Particolare di “Faust e Mefistofele” di Eugène Delacroix (1826-27), The Wallace Collection (Londra)
>>> Oggi, lunedì 13 maggio alle ore 19 sarò ad Avellino, via Matteotti. Domani martedì 14 maggio sarò a Barletta, ore 20. Le diretta saranno trasmesse su La Cosa <<<
Nei vicoli che portavano alla piazza del Duomo di Brescia sono sfilati ieri, insieme e contrapposte, la meglio gioventù e la vecchiezza della Repubblica. Maglioncini girocollo, pullover, cravatte e occhialini sul petto, capelli bianchi e pantaloni comodi dei pensionati si mescolavano con magliette, rasta, felpe, barbe incolte, bandiere multicolori di disoccupati, studenti, precari. I due gruppi erano impermeabili come l’olio con l’acqua. Vasi incomunicanti. Due salti generazionali, un abisso. Nipoti e nonni.Negli occhi delle persone anziane che si apprestavano al palco ad ascoltare i deliri di un vecchio di quasi ottant’anni c’era stupore, meraviglia. Non capivano le urla e la rabbia dei ragazzi. Per loro era normale che un condannato a quattro anni per frode fiscale attaccasse pubblicamente la magistratura scortato dal ministro degli Interni. Una scena sudamericana nella città della strage di piazza della Loggia. Per i ragazzi era uno sfregio, una provocazione. Per gli anziani rappresentava la normalità, quella conclamata ogni giorno dalle televisioni, il loro filtro faustiano di eterna giovinezza. Lo smarrimento nei confronti della protesta era autentico. La società è ormai “divisiva” per usare un temine di moda. Da una parte coloro che hanno una pensione, che pagano l’IMU perché hanno una casa o due, che hanno potuto mantenere una famiglia, che hanno avuto un lavoro dipendente per tutta la vita, spesso qualche risparmio da parte. Persone che, quando hanno affrontato la vita, ventenni, sapevano di avere un futuro. Dipendeva solo da loro. Dall’altra chi non ha letteralmente nulla. Spinti all’emigrazione. Senza lavoro, casa, reddito, famiglia, speranze. I sommersi e i salvati.

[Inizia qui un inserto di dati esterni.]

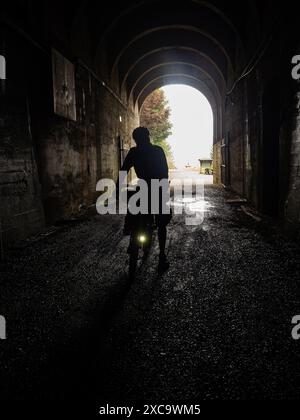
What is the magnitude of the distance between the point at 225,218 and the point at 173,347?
575cm

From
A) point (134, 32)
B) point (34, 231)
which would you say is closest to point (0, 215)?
point (34, 231)

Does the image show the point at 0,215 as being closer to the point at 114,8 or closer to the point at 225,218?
the point at 225,218

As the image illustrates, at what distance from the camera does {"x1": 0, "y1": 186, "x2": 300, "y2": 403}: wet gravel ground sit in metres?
1.94

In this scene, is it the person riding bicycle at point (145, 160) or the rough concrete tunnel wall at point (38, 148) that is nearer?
the person riding bicycle at point (145, 160)

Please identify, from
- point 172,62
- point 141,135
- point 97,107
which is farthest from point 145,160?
point 172,62

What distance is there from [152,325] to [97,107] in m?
10.3

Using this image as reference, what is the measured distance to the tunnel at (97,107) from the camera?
5.49m

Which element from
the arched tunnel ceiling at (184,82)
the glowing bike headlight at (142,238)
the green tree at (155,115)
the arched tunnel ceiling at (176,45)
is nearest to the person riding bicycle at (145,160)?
the glowing bike headlight at (142,238)

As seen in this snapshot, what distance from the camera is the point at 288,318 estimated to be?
2.73m

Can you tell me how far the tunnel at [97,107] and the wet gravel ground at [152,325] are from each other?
11 centimetres

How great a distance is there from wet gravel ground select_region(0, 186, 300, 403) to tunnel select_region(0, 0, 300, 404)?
11 cm

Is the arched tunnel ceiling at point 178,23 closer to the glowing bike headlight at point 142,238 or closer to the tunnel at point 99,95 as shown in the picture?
the tunnel at point 99,95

L’Italia è un mondo per vecchi. Il suo presidente è il più longevo del mondo, in Parlamento dagli anni ’50, da prima dello Sputnik. Un Paese pietrificato. I giovani chiedono il conto. Ne hanno diritto. Lo sfascio non è colpa loro. Vedono sfilare nei palchi delle autorità i responsabili del disastro, strafottenti, protetti dalle forze dell’ordine, da ragazzi in divisa che, anch’essi, non ne possono più. In mancanza di un patto tra generazioni non ci saranno sommersi e salvati, ma solo sommersi. “Ah, se me lo dicevi prima” cantava Jannacci.